* **Cosa occorre**:
Riproduca alla lettera la parte dei record che si apre con il loro inizio e si chiude con la riga contenente "broken wooden post [772, 308, 796, 356]", quest'ultima compresa. Non includa le immagini nella risposta.

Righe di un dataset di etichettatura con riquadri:
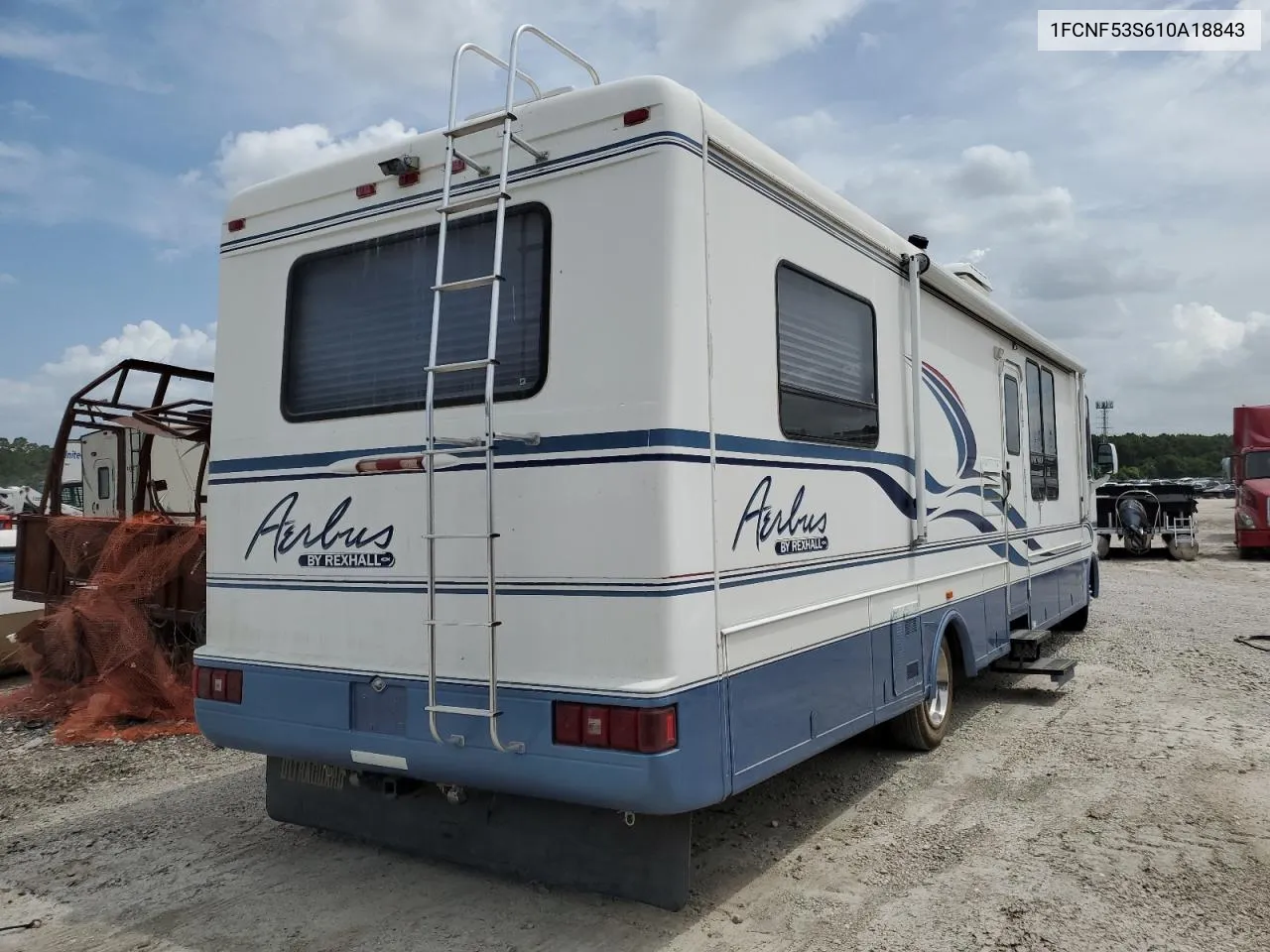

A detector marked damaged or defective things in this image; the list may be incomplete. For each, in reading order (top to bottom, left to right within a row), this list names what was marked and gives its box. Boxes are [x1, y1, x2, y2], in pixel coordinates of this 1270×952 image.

rusty metal frame [40, 360, 213, 523]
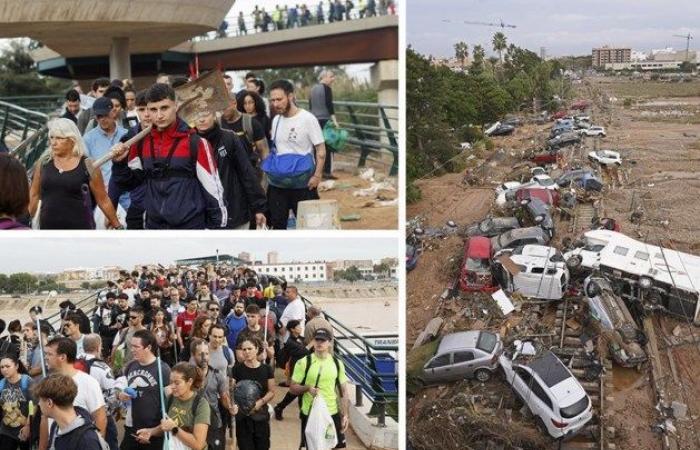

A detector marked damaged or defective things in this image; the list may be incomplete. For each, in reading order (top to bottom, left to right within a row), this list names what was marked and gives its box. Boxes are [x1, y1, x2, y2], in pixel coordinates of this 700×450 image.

damaged truck [564, 232, 700, 324]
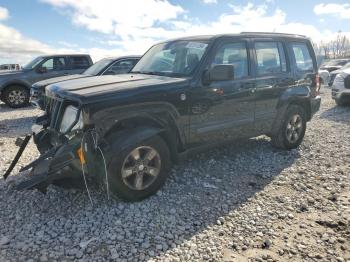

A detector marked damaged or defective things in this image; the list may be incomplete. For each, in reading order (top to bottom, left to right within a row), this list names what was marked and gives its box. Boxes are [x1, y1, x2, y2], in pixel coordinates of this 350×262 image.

detached front bumper [3, 122, 83, 191]
damaged front end [3, 96, 95, 192]
broken headlight [59, 105, 83, 133]
crumpled hood [47, 73, 189, 104]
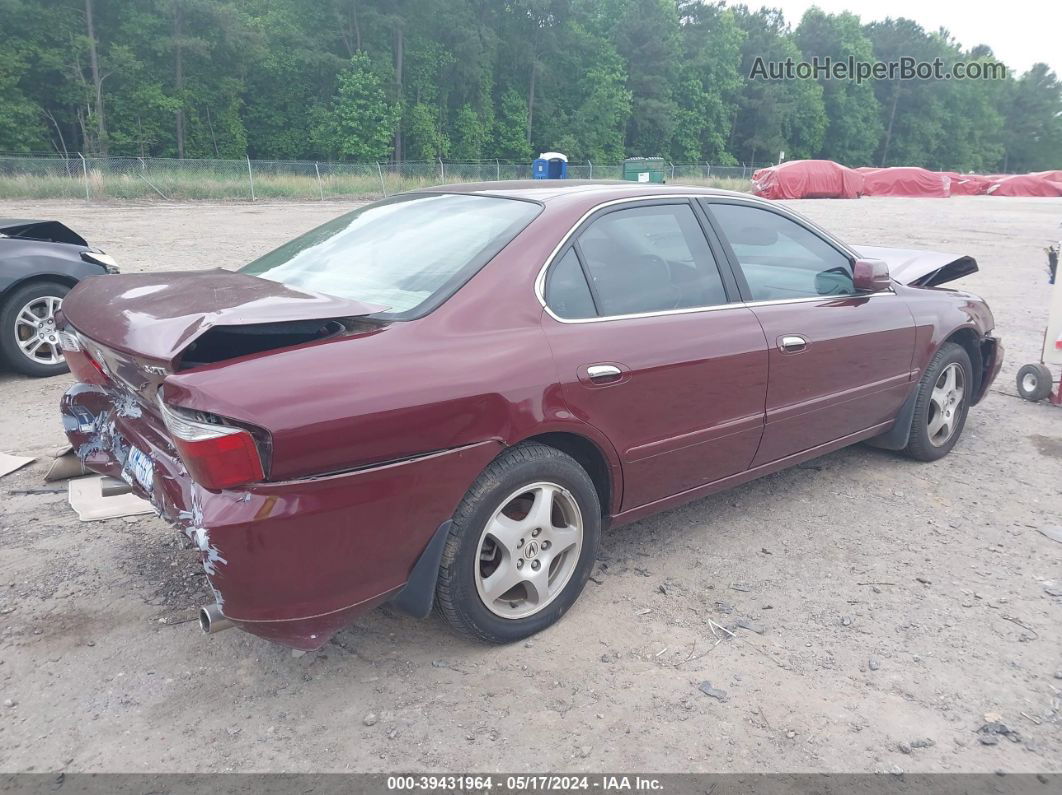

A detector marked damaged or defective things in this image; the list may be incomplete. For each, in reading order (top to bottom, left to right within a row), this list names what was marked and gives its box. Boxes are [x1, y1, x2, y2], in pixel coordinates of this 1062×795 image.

crumpled trunk lid [62, 266, 386, 365]
crumpled trunk lid [853, 246, 977, 290]
damaged rear bumper [61, 382, 501, 649]
torn body panel [62, 379, 505, 649]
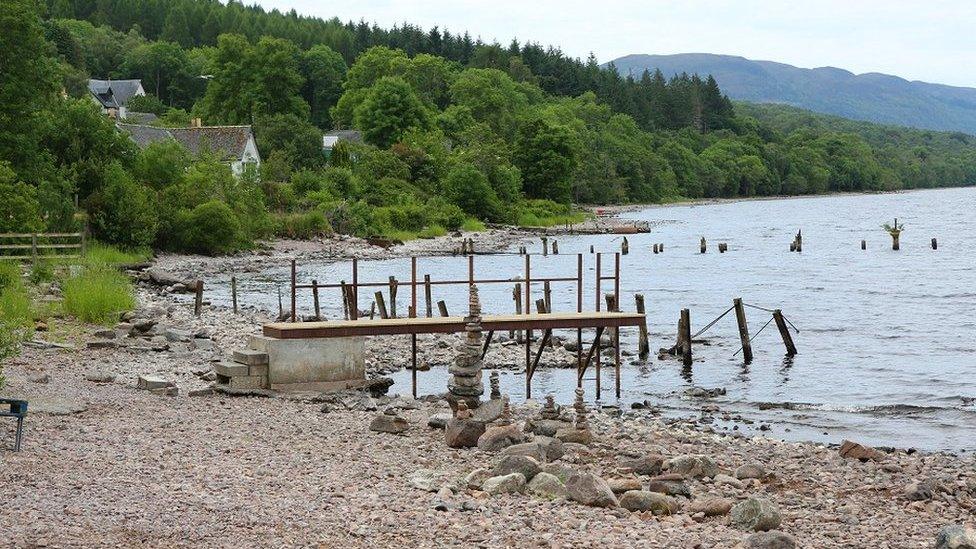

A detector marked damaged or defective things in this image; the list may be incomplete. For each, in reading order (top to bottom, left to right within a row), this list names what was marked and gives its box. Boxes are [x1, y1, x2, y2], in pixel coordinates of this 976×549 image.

broken wooden post [632, 296, 648, 360]
broken wooden post [736, 298, 752, 362]
broken wooden post [772, 308, 796, 356]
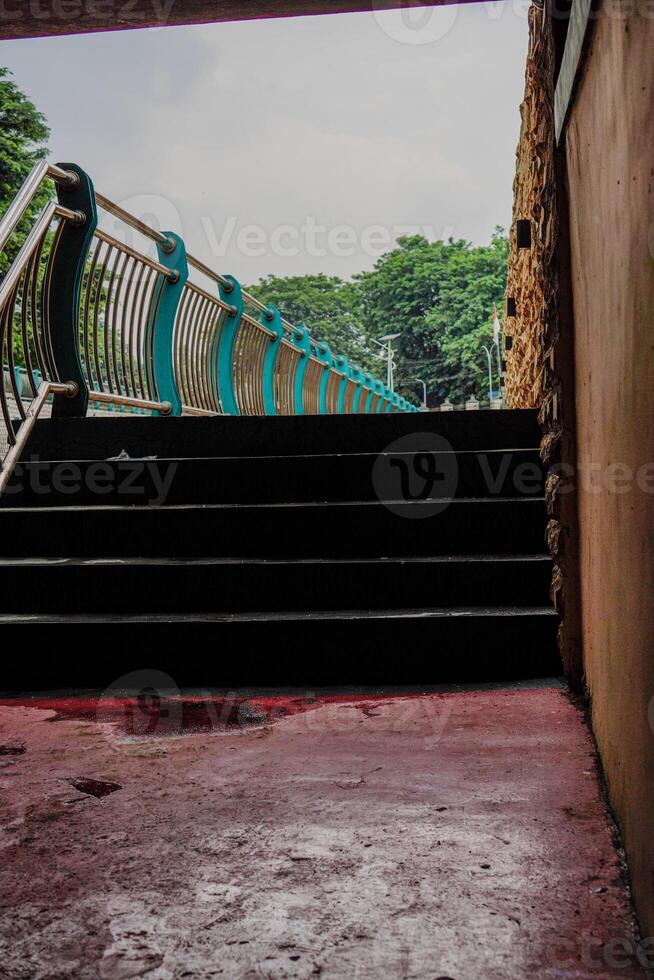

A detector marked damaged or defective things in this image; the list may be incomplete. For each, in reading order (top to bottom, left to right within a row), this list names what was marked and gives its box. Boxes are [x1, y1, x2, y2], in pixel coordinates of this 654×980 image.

* **Risposta scritta**:
A detector marked damaged or defective things in this image; the list may be incomplete. For each, in reading order (top to bottom, left to right within a row), this list names what was marked and gives its box. Boxes are [x1, y1, x2, y2], in pixel coordinates of this 1270×952 image.

rusty metal frame [40, 360, 213, 523]

A detector marked damaged or defective things in this image; the list may be incomplete. For each, in reading order (top to bottom, left to right within a row), this list names what was marked and gives its box. Boxes are [x1, y1, x2, y2], in pixel coordinates of this 700×450 image.

damaged truck [564, 232, 700, 324]

A detector marked damaged or defective things in this image; the list may be incomplete. For each, in reading order (top to bottom, left to right within a row), this list names what was marked and gives its box. Boxes are [x1, y1, x2, y2], in pixel coordinates of this 350×262 image.

detached front bumper [3, 122, 83, 191]
damaged front end [3, 96, 95, 192]
broken headlight [59, 105, 83, 133]
crumpled hood [47, 73, 189, 104]

A detector marked damaged or defective things in this image; the list may be incomplete. For each, in reading order (top to bottom, left to right within a row), this list names what was marked and gives its box. Boxes are [x1, y1, x2, y2], in pixel coordinates of this 1062×795 image.

crumpled trunk lid [62, 266, 386, 365]
crumpled trunk lid [853, 246, 977, 290]
damaged rear bumper [61, 382, 501, 649]
torn body panel [62, 379, 505, 649]

A detector marked damaged or defective things in this image; the list may be incomplete. For each, in reading order (top to bottom, left to right within a row), this list names what was marked and gives its box. Boxes are [x1, y1, x2, y2], in pixel coordinates of this 976×549 image.

broken wooden post [632, 296, 648, 360]
broken wooden post [736, 298, 752, 362]
broken wooden post [772, 308, 796, 356]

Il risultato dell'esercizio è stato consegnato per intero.